I’m right about the messages. There’s a fuck ton, but I need to call Aunt Luna first. She picks up on the first ring. “Parker, bud, how are you?”

God, she sounds so damn worried, and I feel so bad “Aunt Luna…” I stop because admitting to myself that I’m in love is one thing but telling someone else is completely different. I’m scared about what she will say, but I don’t want to hide this from anyone.

“Parker, please talk to me.”

“I’m in love,” I blurt out before I chicken out. I turn and sit on the floor with my back to the wall under the window.

“Oh, Parker, why wouldn’t you tell me? Is it with another guy? Is that why? Hunny, you know I don’t care as long as you are happy…”

Good lord. “No, no, no, I’m not gay. It’s with a girl.” I laugh because she should know I’m not gay, but I don’t blame her because that would be one good reason to be scared.

“Is it Vanessa?”

“God, no. It’s Emilee, the girl from my English class.” I’ve mentioned her several times, so I know she’ll recognize the name.

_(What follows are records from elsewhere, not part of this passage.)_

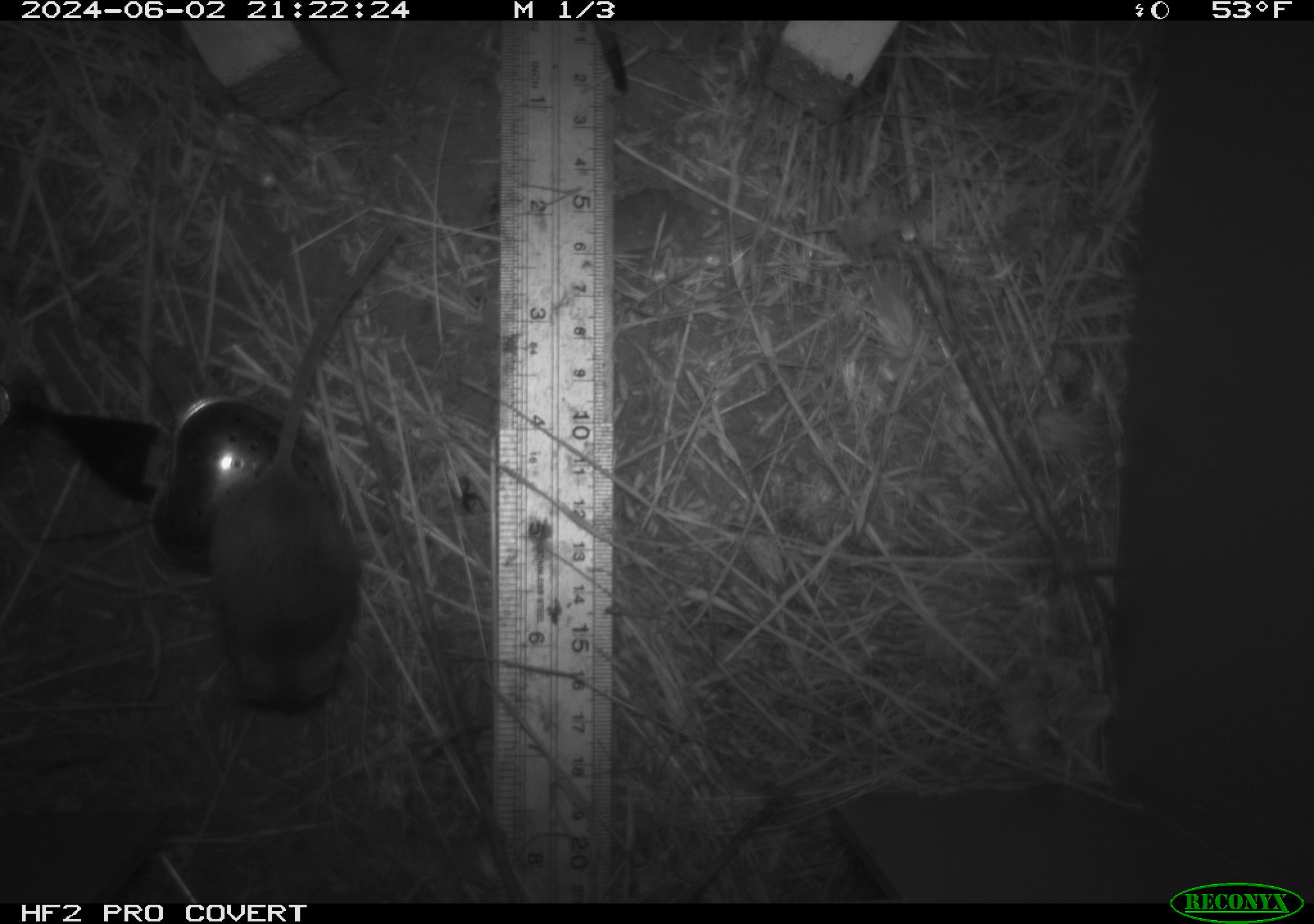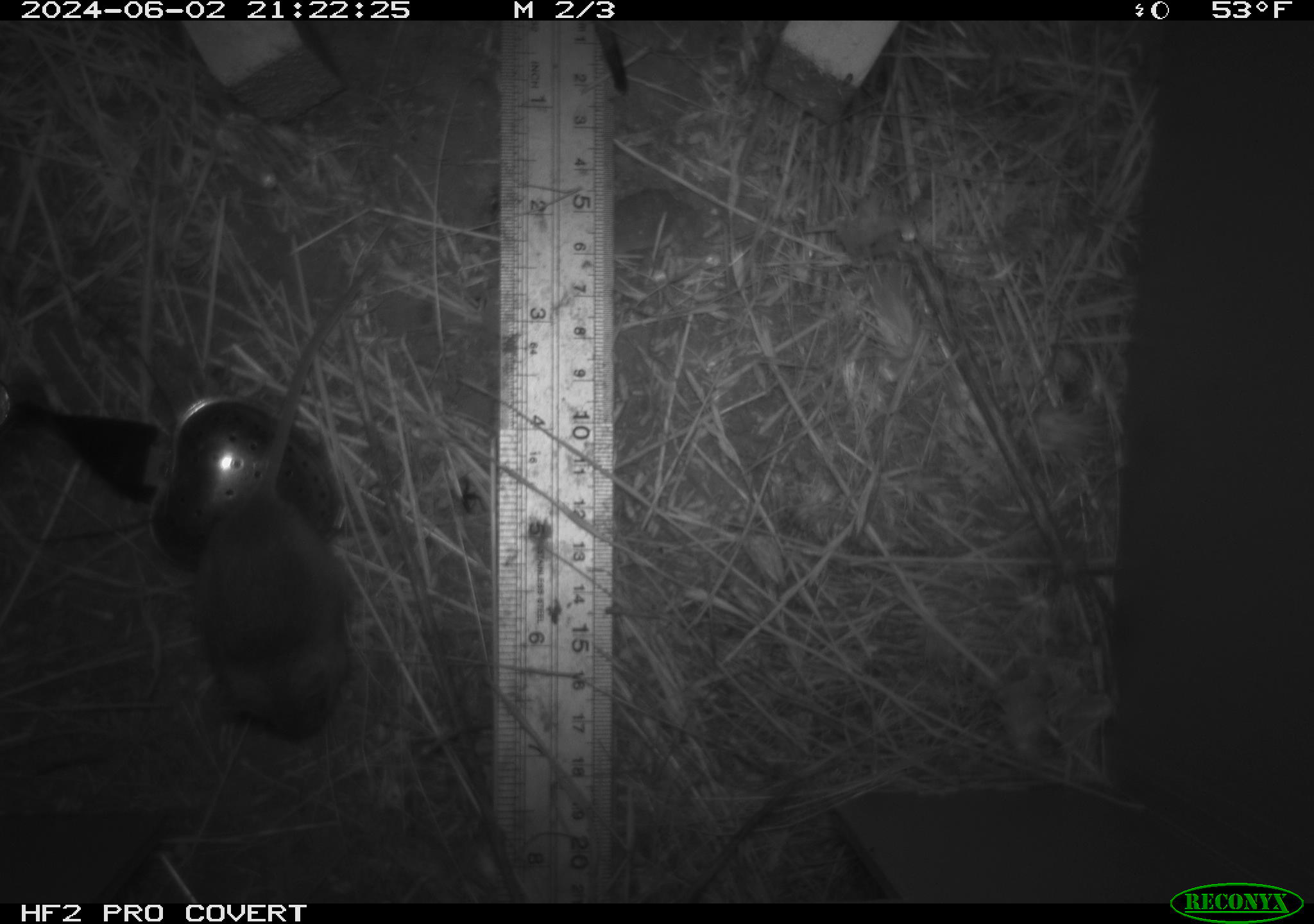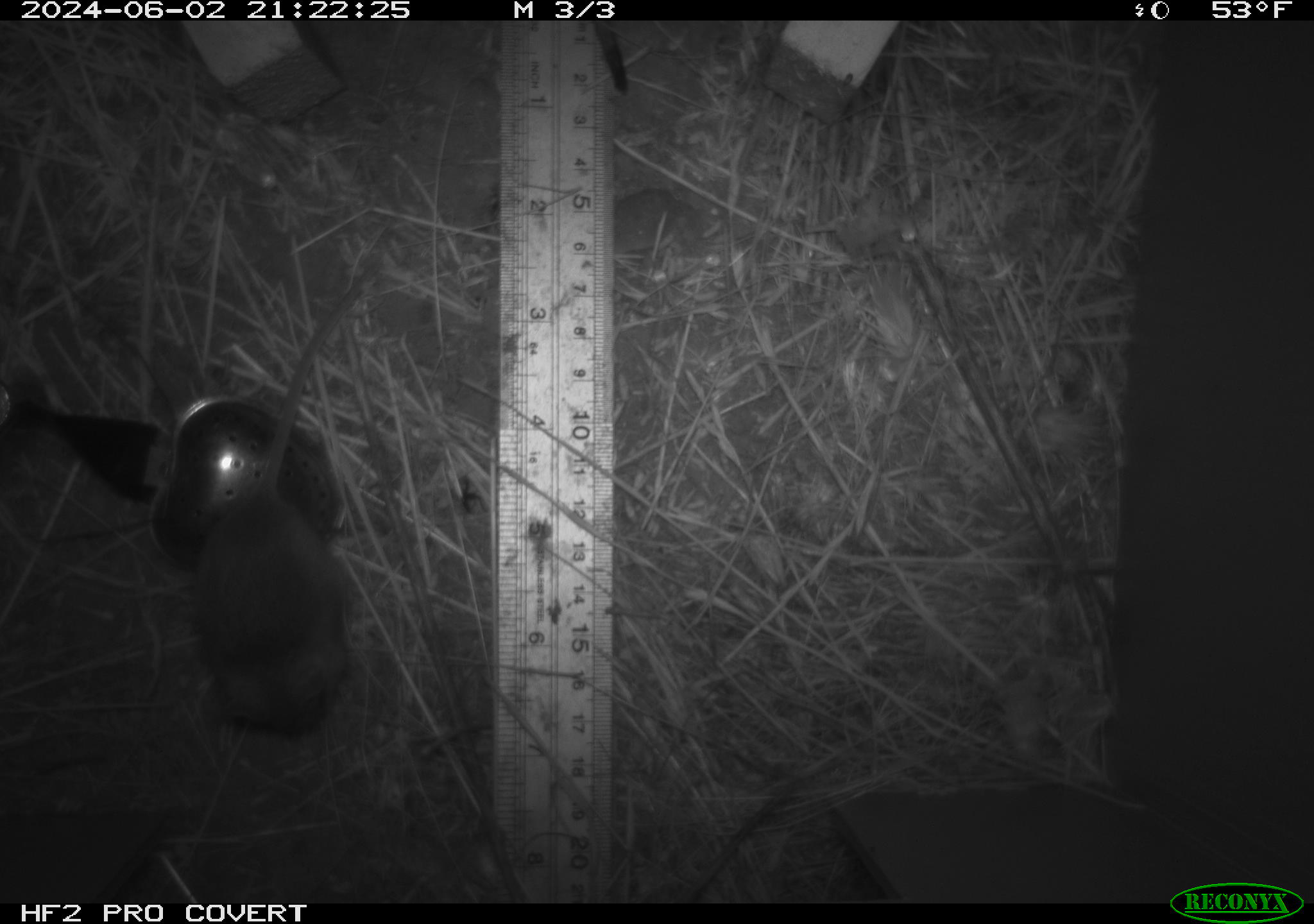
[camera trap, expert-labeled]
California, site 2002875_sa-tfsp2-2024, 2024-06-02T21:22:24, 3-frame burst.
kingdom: Animalia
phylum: Chordata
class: Mammalia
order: Rodentia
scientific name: Rodentia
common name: mouse species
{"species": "mouse species (Rodentia)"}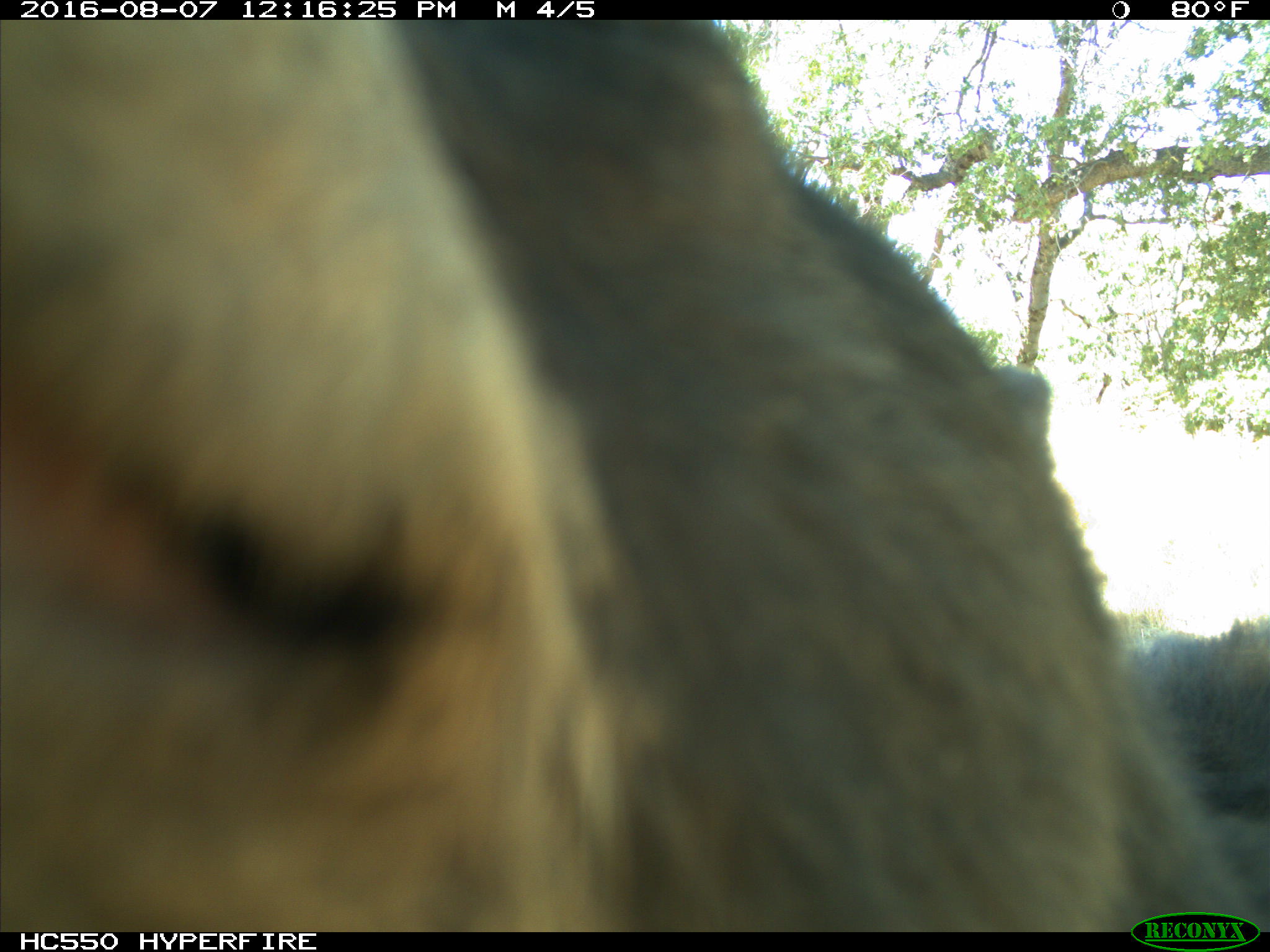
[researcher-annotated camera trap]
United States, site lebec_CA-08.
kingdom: Animalia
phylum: Chordata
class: Mammalia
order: Carnivora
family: Ursidae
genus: Ursus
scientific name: Ursus americanus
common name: american black bear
Ursus americanus (american black bear).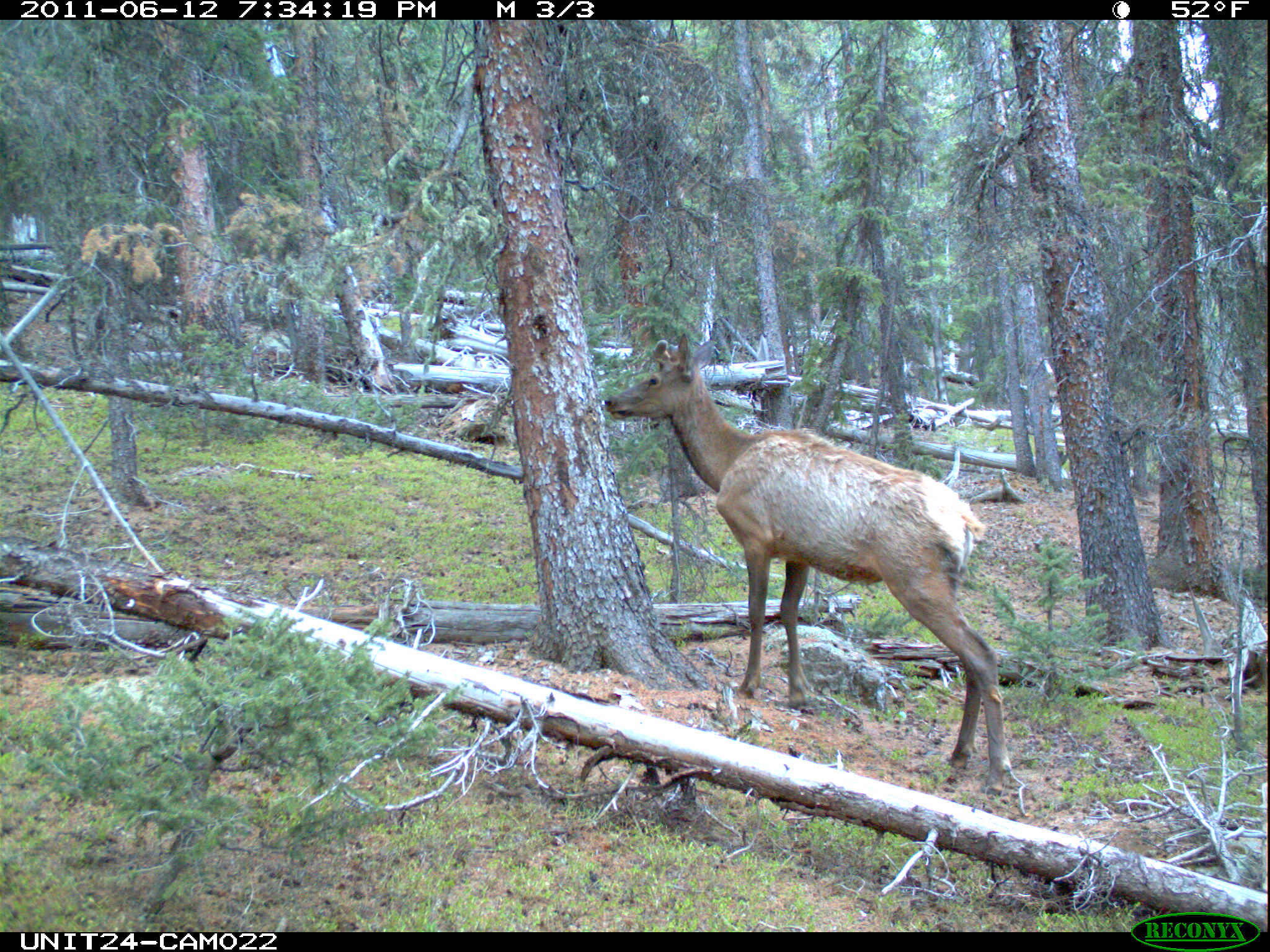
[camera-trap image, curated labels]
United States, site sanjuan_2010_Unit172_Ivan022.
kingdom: Animalia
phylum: Chordata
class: Mammalia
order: Artiodactyla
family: Cervidae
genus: Cervus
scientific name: Cervus elaphus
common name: red deer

“Oh, I remember her. So why did you have to leave town then?” She asks, and I can tell that the worry isn’t fully gone.

“I was worried that what I was feeling was just lust. I couldn’t understand how I could be in love with someone I had just met. I thought that if I got away and could talk to Zak, I could get a handle on everything. I’m still young and just scared,” I tell her honestly.